START Passage for review

Dark chocolate is also an especially powerful antioxidant. In fact, just one serving of dark chocolate contains more antioxidants than even blueberries.
How to use: Eat it frequently as part of a healthy total calorie intake.
A jolt of caffeine may not just offer a quick boost in our mental clarity and alertness, but may also play a role in long-term thinking skills. Caffeine is a brain stimulant, but beyond that, it also has the ability to block receptors for a chemical called adenosine. Adenosine prevents the release of excitatory brain chemicals. Long story short, caffeine keeps these chemicals out of the way so your brain-sparking chemicals can flow freely, improving your mental decline.
But take it easy! You only need one or two cups per day.
There you have it, my top-10 foods that are not only delicious and readily available, but can actually help boost your brain power! This is not a prescription for a diet plan, but suggestions that people could incorporate into their current lifestyle. It is also by no means a complete, comprehensive list of foods with brain power. If some of these foods just do not work for you, here are some other foods you can try to incorporate into your diet for brain-boosting power: beets, pumpkin seeds, spinach, bee pollen, coconut oil, tomatoes, leafy greens, almond butter, green tea, legumes, sunflower seeds, garlic, extra-virgin olive oil, eggs (eat the yolks!), brown rice, sweet potatoes, asparagus, bananas, oysters, Brussels sprouts, pecans, strawberries, blackberries, eggplant, oatmeal.

END Passage for review
START Entries provided

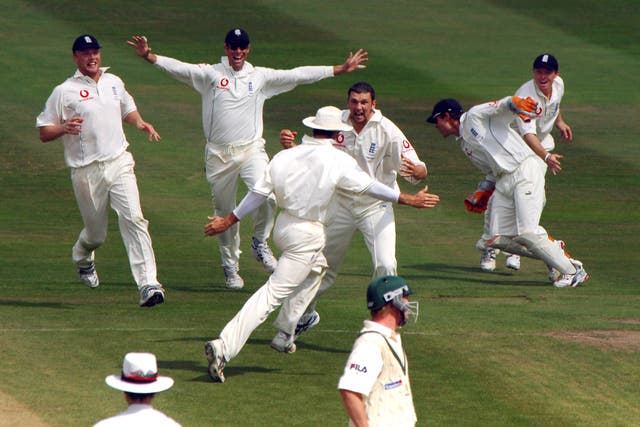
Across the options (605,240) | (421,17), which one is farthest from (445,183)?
(421,17)

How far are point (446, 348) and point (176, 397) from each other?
2.67 metres

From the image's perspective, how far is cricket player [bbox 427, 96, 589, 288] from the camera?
15008 millimetres

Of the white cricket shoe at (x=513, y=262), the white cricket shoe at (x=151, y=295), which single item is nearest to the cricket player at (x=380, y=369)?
the white cricket shoe at (x=151, y=295)

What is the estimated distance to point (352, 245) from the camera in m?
17.2

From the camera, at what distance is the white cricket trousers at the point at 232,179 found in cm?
1468

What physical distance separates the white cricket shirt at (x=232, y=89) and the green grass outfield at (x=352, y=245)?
1.63 metres

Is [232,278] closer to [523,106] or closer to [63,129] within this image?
[63,129]

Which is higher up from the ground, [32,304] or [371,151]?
[371,151]

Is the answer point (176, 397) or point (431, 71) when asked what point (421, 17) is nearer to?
point (431, 71)

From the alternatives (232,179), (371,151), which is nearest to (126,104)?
(232,179)

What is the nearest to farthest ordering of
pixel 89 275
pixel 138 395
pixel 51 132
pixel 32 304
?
pixel 138 395, pixel 51 132, pixel 32 304, pixel 89 275

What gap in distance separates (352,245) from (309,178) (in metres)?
6.32

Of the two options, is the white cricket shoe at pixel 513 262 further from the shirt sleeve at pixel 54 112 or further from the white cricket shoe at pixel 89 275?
the shirt sleeve at pixel 54 112

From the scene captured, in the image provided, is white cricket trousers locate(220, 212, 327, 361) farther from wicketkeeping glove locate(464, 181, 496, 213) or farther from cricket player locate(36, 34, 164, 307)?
wicketkeeping glove locate(464, 181, 496, 213)
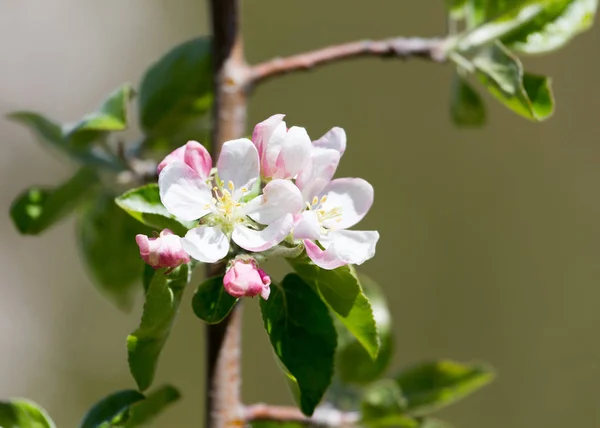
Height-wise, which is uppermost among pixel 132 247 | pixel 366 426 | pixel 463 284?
pixel 132 247

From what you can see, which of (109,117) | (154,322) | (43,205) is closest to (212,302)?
(154,322)

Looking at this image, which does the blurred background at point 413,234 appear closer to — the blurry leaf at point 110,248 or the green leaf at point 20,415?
the blurry leaf at point 110,248

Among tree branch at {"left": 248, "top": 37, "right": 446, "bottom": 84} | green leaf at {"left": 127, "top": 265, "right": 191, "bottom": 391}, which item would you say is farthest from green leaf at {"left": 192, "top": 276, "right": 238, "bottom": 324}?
tree branch at {"left": 248, "top": 37, "right": 446, "bottom": 84}

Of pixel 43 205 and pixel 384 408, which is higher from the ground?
pixel 43 205

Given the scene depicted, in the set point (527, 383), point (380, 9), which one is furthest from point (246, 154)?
point (380, 9)

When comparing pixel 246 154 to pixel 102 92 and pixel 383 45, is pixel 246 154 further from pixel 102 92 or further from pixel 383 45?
pixel 102 92

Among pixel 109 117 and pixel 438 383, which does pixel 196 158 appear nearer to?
pixel 109 117

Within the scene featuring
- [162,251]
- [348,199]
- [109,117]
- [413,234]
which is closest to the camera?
[162,251]
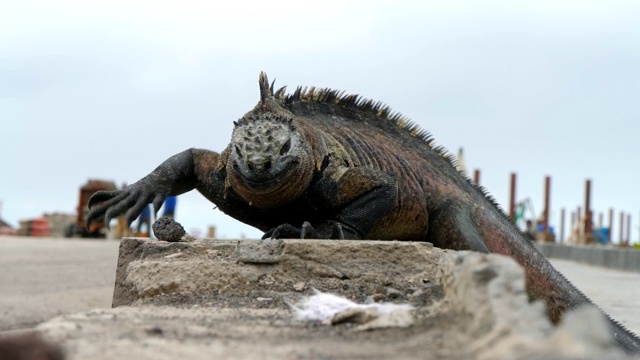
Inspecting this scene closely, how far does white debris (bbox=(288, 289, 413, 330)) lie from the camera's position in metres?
3.60

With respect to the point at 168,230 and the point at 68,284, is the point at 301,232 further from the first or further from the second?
the point at 68,284

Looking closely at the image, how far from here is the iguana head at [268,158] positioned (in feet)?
18.4

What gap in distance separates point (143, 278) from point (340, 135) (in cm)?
223

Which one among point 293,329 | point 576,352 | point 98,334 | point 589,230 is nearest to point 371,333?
point 293,329

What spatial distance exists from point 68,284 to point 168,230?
28.8 feet

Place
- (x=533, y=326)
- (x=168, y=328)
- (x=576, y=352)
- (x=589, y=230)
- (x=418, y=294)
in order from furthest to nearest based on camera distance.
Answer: (x=589, y=230), (x=418, y=294), (x=168, y=328), (x=533, y=326), (x=576, y=352)

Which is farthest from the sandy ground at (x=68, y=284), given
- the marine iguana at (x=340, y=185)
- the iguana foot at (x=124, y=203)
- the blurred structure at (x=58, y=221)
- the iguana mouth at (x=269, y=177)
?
the blurred structure at (x=58, y=221)

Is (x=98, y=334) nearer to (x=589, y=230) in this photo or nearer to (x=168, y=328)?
(x=168, y=328)

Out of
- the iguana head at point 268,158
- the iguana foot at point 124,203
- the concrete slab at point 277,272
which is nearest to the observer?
the concrete slab at point 277,272

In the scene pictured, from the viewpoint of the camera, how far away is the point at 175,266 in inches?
203

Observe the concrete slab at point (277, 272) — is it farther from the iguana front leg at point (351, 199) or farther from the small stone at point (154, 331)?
the small stone at point (154, 331)

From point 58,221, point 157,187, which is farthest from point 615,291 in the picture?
point 58,221

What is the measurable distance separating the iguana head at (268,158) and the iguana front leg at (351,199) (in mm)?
180

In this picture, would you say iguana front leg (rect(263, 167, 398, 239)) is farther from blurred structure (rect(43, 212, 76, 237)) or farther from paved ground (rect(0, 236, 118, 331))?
blurred structure (rect(43, 212, 76, 237))
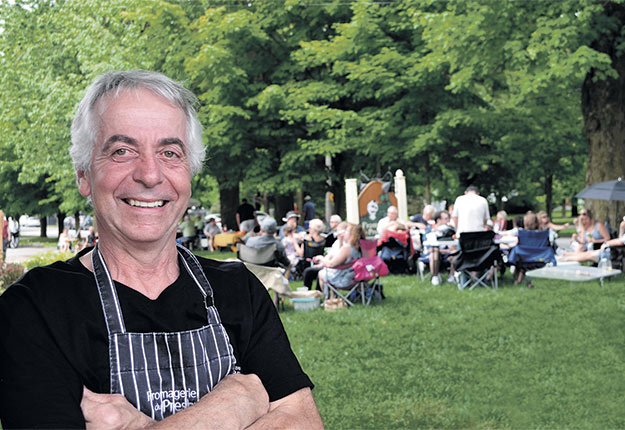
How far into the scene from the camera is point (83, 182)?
1.98 meters

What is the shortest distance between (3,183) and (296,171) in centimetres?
2208

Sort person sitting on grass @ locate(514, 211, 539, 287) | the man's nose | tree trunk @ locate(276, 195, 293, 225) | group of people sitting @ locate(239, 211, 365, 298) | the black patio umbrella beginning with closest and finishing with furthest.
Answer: the man's nose
group of people sitting @ locate(239, 211, 365, 298)
person sitting on grass @ locate(514, 211, 539, 287)
the black patio umbrella
tree trunk @ locate(276, 195, 293, 225)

END Entries provided

# Requirement 1:
In the text on brain-boosting foods, render this sentence in Spanish: "Adenosine prevents the release of excitatory brain chemicals."
# Requirement 2:
In one to three sentences, explain how caffeine's blocking of adenosine receptors helps the brain, according to the text on brain-boosting foods.
# Requirement 3:
Resume the text on brain-boosting foods after its final sentence.

# Written reply 1:
La adenosina impide la liberación de sustancias químicas cerebrales excitadoras.

# Written reply 2:
Adenosine prevents the release of excitatory brain chemicals. When caffeine blocks its receptors, adenosine is kept out of the way, and those brain-sparking chemicals can flow freely.

# Written reply 3:
Seek professional advice before beginning any diet program. Feel free to contact the author at email@example.com for additional information or questions.
Omega-3 Fatty Acids
- Mitchell, Will. The Unbreakable Brain: Shield Your Brain from Cognitive Decline…For Life. Allen, Texas: Primal Health, 2015.
- Duyff L. Roberta, American Dietetic Association Complete Food and Nutrition Guide, 3rd ed. New Jersey: Jonh Wiley & Sons, Inc., 2006.
- Herbert, Victor, and Subak-Sharpe J. Genell, Total Nutrition: The Only Guide You’ll Ever Need, Edited by Tracy Kasdan. New York: Mount Sinai School of Medicine, 1995.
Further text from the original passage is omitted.